Aber nicht immer klappt das – manchmal geraten die
Parlamentarier*innen selbst ins Visier der Sicherheitsbehörden. Dem
schleswig-holsteinischen Bundestagsabgeordneten Lorenz Gösta Beutin, in der
Linksfraktion zuständig für Energie- und Klimapolitik, entzog der Bundestag
im März die Immunität, weil Beutin im Februar 2020 eine Protestaktion am
[1][Kohlekraftwerk Datteln 4 in Nordrhein-Westfalen] begleitet hatte.
Die Betreiberfirma des Kraftwerks, Uniper, zeigte ihn und 102 andere
Personen, die das Gelände betreten hatten, wegen Hausfriedensbruchs an.
„Aktionen, die die Sicherheit unserer Mitarbeiter oder die
Funktionsfähigkeit unserer Anlagen gefährden, können wir nicht hinnehmen“,
sagt ein Sprecher des Unternehmens der taz. Am 12. August muss Beutin sich
deshalb in Recklinghausen vor Gericht verantworten.
Für den Abgeordneten Beutin ist das ein klarer Versuch, Klimaproteste zu
kriminalisieren, mitsamt den Beobachter*innen. „Parlamentarische
Beobachtung ist der gelebte Schutz des Grundgesetzes“, sagt Beutin. „Die
Kontrolle der exekutiven Gewalt staatlicher Sicherheitskräfte ist eine
Kernaufgabe des Parlaments.“
## Raus aus der Grauzone
Der Abgeordnete sieht das Strafverfahren in einer Reihe mit anderen
Einschnitten in die Versammlungsfreiheit, die gerade die Klimabewegung
besonders hart treffen. Da sei zum einen [2][das in NRW geplante
Versammlungsgesetz], das massive Einschnitte für Demonstrant*innen
vorsieht.
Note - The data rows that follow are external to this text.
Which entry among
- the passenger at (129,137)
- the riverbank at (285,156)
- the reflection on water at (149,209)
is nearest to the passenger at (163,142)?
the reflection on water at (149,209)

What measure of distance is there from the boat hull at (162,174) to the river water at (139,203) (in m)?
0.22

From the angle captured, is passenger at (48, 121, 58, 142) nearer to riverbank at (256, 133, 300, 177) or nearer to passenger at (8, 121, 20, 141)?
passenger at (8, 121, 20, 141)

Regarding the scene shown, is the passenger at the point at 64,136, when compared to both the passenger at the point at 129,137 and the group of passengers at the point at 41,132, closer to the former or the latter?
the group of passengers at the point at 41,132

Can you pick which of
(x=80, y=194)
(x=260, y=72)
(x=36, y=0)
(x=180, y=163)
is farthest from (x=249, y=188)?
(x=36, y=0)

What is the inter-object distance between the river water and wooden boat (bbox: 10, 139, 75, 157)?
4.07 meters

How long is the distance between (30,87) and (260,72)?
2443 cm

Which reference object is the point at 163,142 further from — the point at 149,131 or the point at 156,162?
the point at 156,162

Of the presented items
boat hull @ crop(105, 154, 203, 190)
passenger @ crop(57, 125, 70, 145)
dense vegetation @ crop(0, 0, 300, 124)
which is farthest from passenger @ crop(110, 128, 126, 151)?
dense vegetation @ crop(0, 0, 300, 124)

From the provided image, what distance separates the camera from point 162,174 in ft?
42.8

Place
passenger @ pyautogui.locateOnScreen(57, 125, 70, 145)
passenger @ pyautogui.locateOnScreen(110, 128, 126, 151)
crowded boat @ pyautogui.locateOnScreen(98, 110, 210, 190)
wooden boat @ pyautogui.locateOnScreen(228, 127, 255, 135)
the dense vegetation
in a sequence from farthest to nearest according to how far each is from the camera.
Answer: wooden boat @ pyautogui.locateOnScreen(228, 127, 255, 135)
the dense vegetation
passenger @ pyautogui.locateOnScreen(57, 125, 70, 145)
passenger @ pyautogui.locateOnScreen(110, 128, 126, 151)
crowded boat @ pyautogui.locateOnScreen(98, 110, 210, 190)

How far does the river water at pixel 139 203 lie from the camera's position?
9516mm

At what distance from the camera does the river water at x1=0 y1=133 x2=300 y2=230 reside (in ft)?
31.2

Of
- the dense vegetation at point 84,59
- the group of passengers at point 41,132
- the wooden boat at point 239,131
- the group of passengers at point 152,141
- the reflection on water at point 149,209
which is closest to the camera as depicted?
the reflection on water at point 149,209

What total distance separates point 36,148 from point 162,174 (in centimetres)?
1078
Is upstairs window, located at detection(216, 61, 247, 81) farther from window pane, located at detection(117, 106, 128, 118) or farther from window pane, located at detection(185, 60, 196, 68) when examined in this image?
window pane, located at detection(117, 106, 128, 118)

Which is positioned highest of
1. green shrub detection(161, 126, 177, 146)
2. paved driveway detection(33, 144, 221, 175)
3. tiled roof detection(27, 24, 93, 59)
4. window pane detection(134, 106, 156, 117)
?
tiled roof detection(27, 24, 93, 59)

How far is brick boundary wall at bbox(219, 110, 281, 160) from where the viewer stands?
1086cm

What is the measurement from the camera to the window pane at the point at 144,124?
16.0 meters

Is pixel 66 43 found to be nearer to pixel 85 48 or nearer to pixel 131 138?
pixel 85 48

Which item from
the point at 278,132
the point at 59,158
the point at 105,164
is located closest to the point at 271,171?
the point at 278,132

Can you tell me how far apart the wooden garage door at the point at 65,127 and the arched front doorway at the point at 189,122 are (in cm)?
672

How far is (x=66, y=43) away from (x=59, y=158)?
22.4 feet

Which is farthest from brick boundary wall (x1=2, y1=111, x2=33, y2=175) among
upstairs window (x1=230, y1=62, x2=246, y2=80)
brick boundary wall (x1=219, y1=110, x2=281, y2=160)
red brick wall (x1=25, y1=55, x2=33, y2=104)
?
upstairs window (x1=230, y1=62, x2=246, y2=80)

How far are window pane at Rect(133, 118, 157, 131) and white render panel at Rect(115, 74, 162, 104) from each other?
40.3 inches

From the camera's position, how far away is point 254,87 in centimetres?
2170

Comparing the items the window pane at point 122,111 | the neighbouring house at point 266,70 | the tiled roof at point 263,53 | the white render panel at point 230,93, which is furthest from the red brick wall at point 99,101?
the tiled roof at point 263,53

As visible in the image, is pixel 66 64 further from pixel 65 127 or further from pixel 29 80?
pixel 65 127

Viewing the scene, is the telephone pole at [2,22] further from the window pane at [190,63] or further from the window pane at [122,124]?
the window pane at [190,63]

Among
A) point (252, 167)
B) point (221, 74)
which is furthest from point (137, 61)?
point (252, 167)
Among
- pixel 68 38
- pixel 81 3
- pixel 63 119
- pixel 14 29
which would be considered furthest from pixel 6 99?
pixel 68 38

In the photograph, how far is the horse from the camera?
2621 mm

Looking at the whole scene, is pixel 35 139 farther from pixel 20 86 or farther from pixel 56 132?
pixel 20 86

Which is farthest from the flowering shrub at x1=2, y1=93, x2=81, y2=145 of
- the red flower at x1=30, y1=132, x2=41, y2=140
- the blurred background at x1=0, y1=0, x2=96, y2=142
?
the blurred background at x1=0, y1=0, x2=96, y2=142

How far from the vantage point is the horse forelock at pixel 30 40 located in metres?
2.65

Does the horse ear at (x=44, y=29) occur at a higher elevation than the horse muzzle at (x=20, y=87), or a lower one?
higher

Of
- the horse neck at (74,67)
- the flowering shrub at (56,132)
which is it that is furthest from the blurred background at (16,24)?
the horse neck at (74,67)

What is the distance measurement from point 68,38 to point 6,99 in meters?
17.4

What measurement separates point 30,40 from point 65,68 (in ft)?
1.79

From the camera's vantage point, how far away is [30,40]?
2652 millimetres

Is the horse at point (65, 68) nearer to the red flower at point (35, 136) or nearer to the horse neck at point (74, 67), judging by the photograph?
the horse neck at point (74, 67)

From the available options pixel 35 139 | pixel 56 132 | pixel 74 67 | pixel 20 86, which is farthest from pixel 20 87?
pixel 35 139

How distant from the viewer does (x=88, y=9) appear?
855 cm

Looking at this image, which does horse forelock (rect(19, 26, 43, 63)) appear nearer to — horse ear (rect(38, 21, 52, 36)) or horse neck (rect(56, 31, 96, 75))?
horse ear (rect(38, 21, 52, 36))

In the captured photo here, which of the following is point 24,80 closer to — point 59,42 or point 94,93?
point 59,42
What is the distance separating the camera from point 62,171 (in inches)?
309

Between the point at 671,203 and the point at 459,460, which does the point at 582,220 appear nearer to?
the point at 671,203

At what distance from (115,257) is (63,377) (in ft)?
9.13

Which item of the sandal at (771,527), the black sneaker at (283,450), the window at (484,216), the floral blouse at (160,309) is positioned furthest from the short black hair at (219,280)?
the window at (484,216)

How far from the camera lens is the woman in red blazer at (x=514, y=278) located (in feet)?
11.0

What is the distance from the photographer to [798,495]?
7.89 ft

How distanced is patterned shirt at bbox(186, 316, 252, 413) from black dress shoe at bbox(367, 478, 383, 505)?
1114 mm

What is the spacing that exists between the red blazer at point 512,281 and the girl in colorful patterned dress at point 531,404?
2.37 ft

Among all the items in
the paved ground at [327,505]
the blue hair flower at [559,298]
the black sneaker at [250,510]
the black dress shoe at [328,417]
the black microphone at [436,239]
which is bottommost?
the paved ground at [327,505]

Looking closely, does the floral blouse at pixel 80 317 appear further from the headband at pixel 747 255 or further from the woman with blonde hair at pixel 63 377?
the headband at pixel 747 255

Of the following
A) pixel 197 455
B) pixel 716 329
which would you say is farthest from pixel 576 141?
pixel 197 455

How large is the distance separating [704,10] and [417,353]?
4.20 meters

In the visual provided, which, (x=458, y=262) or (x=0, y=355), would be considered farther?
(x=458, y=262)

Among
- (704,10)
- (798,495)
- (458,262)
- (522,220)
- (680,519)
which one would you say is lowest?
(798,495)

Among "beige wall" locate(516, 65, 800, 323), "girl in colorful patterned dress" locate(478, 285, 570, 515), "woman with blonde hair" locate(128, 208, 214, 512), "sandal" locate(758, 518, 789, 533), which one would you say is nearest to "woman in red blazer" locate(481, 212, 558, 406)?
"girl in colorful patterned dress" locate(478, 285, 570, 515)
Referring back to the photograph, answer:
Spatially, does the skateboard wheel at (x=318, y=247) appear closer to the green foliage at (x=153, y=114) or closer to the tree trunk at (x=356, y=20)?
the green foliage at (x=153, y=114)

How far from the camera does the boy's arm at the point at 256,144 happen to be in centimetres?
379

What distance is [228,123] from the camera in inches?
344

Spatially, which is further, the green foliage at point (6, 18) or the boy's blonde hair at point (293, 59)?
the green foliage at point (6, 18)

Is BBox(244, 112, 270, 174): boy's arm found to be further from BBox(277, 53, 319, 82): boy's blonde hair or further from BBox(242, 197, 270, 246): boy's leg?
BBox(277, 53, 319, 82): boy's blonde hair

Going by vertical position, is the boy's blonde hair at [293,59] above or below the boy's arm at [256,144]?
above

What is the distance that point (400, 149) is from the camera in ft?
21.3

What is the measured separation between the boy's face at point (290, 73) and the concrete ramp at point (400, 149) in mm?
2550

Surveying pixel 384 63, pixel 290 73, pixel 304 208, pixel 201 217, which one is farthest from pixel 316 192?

So soll nach den Plänen von Innenminister Herbert Reul (CDU) das
Tragen uniformähnlicher Kleidung, wie auch die weißen Maleranzüge von
Ende Gelände, verboten werden, ebenso Blockadetrainings vor
Demonstrationen. Unter anderem Klimaschützer*innen, Jugendverbände,
Gewerkschaften und Fußballfans kritisieren den Gesetzesentwurf.
Mit der parlamentarischen Beobachtung habe er bislang noch nie Probleme
gehabt, sagt Beutin. Das liege aber nicht an einer rechtlichen Regelung,
sondern vielmehr an der Akzeptanz und dem Respekt, den er bei solchen
Einsätzen von Demonstrant*innen und Polizist*innen erfahre.
Oft hätten er und seine Kolleg*innen durch ihre Anwesenheit Situationen
entschärfen und Eskalationen vermeiden können. Nun reiche das offenbar
nicht mehr aus. Gemeinsam mit dem Bundesvorsitzenden der Linksfraktion,
Dietmar Bartsch, fordert er eine rechtliche Stärkung der
Parlamentarier*innen bei Demobegleitungen. Bislang befänden sich
solche Einsätze in einer Grauzone.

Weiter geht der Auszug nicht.